The group's foundation announced the finding in its 2012 Report On Sustainable And Responsible Investing Trends In The United States, which it released today. US SIF represents financial advisors, firms, institutions and others involved in SRI.

The report also found that more than 200 institutional investors or money managers representing $1.54 trillion in U.S.-domiciled assets filed or co-filed shareholder resolutions on ESG issues at public companies between 2010 and 2012.

The US SIF concluded total SRI assets -- those involved in ESG investing, shareholder resolutions or a combination of both -- are now at $3.74 trillion, a 22 percent increase since year-end 2009. Assets engaged in SRI practices now represent 11.3 percent of the $33.3 trillion in total assets under management, the report says.

"From 1995, when US SIF Foundation first measured the size of the U.S. sustainable and responsible investing market, to 2012, the SRI universe has increased 486 percent, while the broader universe of assets under management professional management in the United States, according to estimates from Thomson Reuters Nelson, has grown 376 percent," the report says.

US SIF also found the number of investment funds, excluding separate accounts, tracked as incorporating ESG criteria and the assets within them have grown dramatically since 2007. As of this year, there were 720 ESG funds with $1.01 trillion in assets. The number of funds increased from 46 percent in 2010 and nearly tripled from the 260 funds in 2007. Assets increased 78 percent from 2010 and more than 400 percent since 2007.
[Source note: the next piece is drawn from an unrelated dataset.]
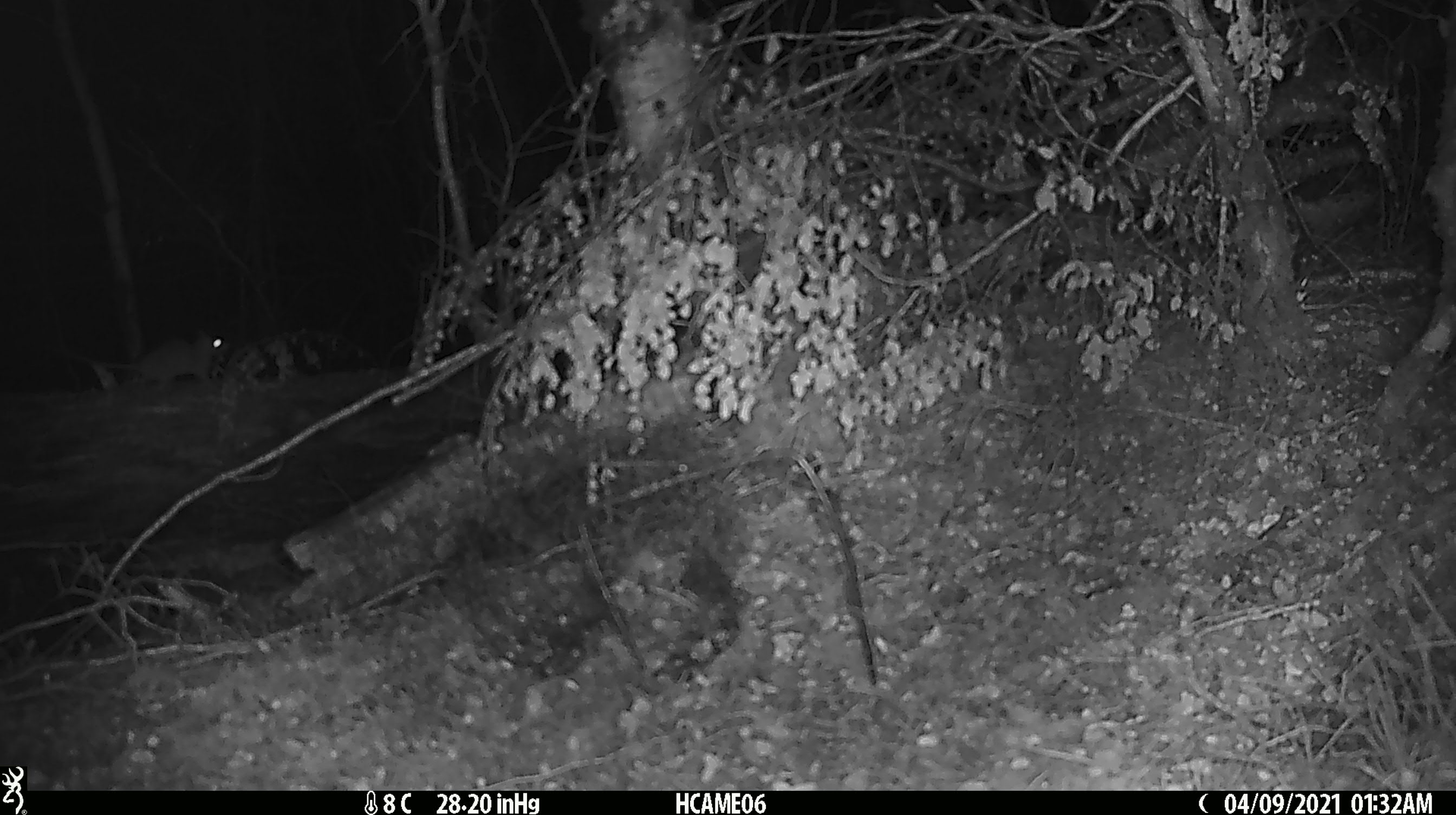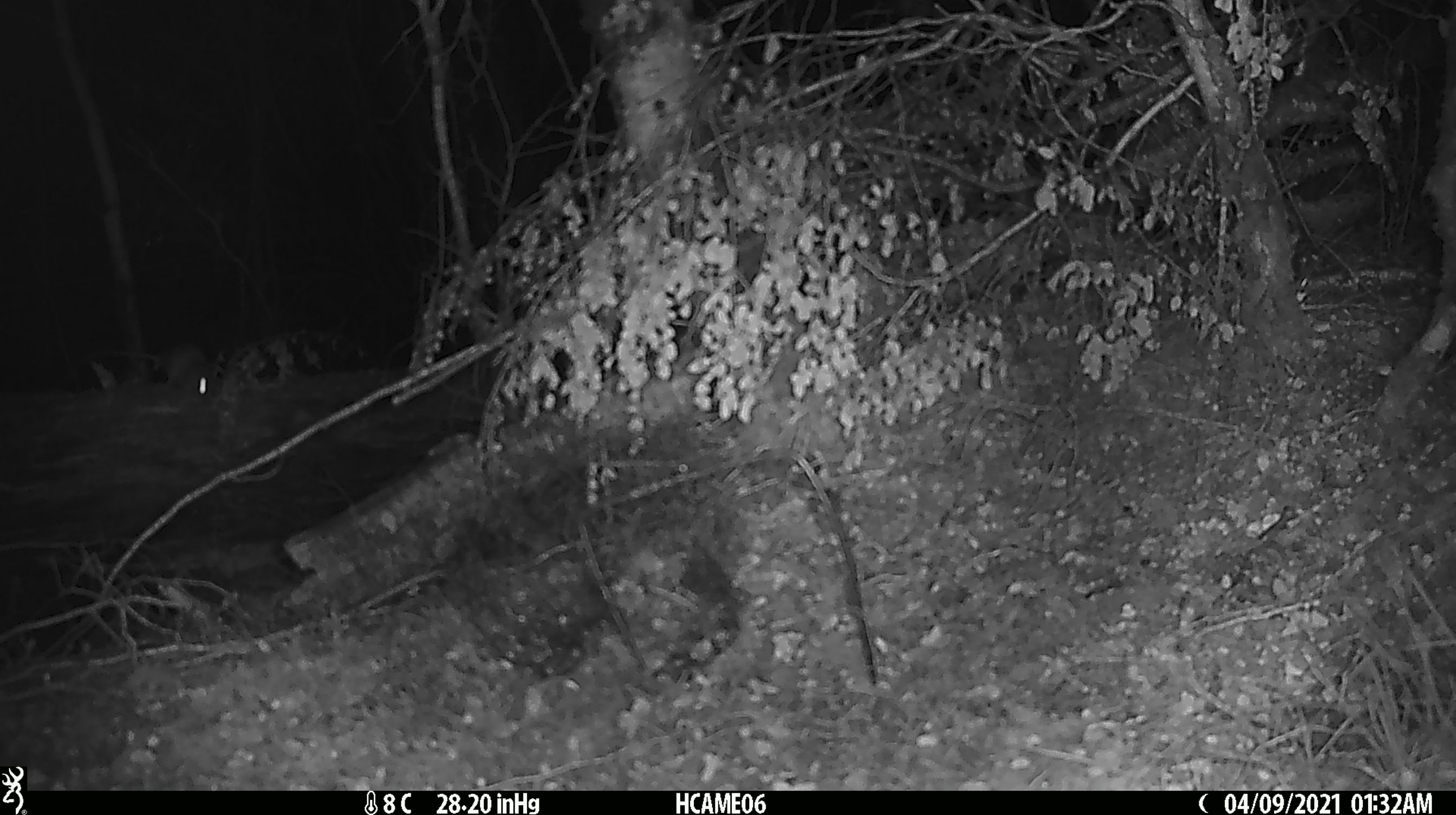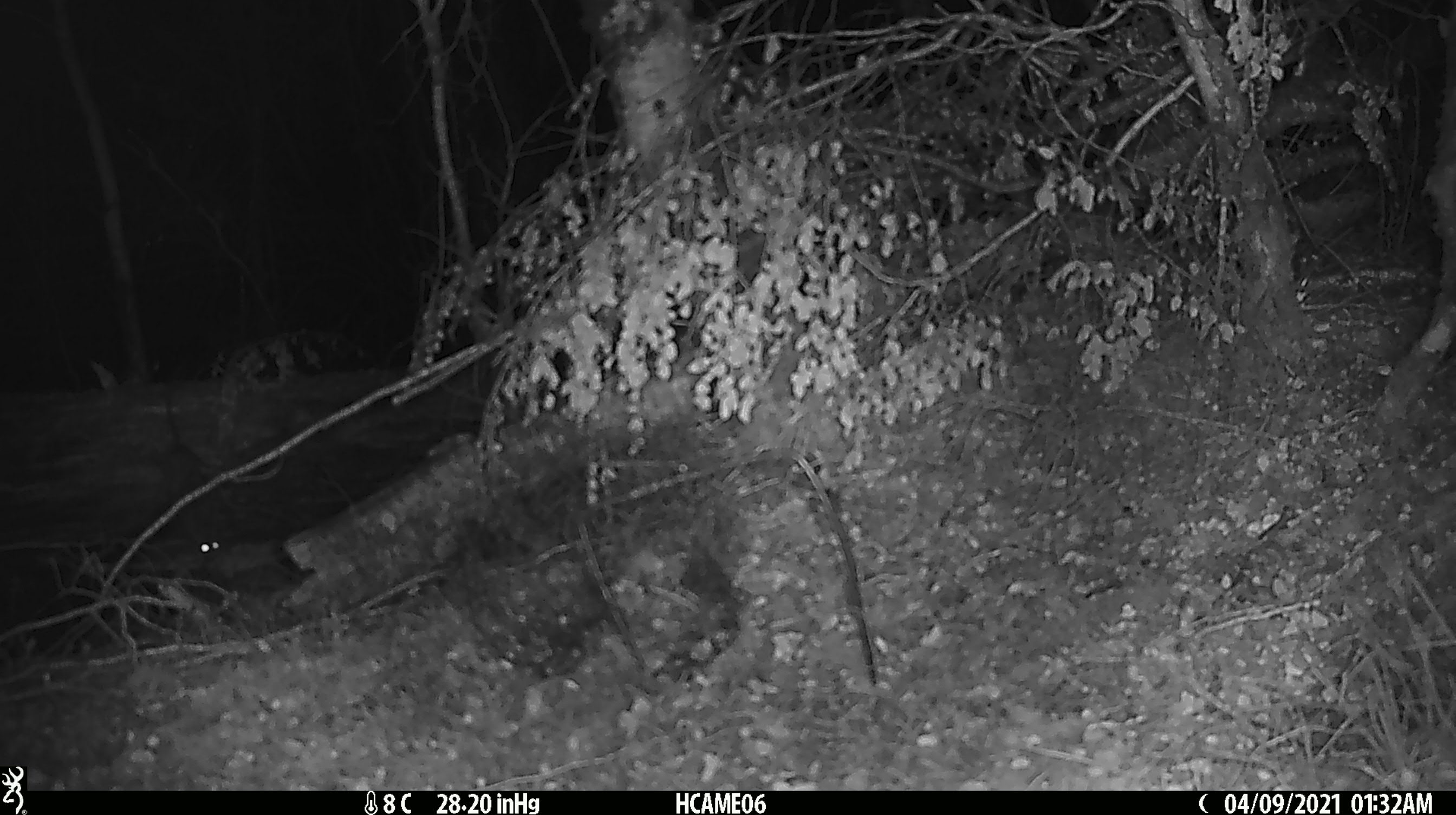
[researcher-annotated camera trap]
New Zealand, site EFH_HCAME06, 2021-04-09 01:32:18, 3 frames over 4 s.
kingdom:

One segment in particular to show dramatic growth since 2010 are alternative investment vehicles -- private equity and venture capital funds, responsible property funds and hedge funds -- that incorporate ESG criteria. US SIF Foundation identified 301 such vehicles with $132 billion in AUM, an increase of about 250 percent from $37.8 billion in 2010.

US SIF found SRI has grown and evolved in recent years because of trends that include:

More money managers are incorporating ESG factors into their investment analysis and portfolio construction. The increase has come as a result of demand from their institutional and individual investors and the values of their management firms.

Institutional investors and money managers are continuing to divest from Sudan because of risks from the region's volatile and repressive regime. Sudan-related investment policies represent the most prevalent ESG criteria incorporated into investment management, the report says.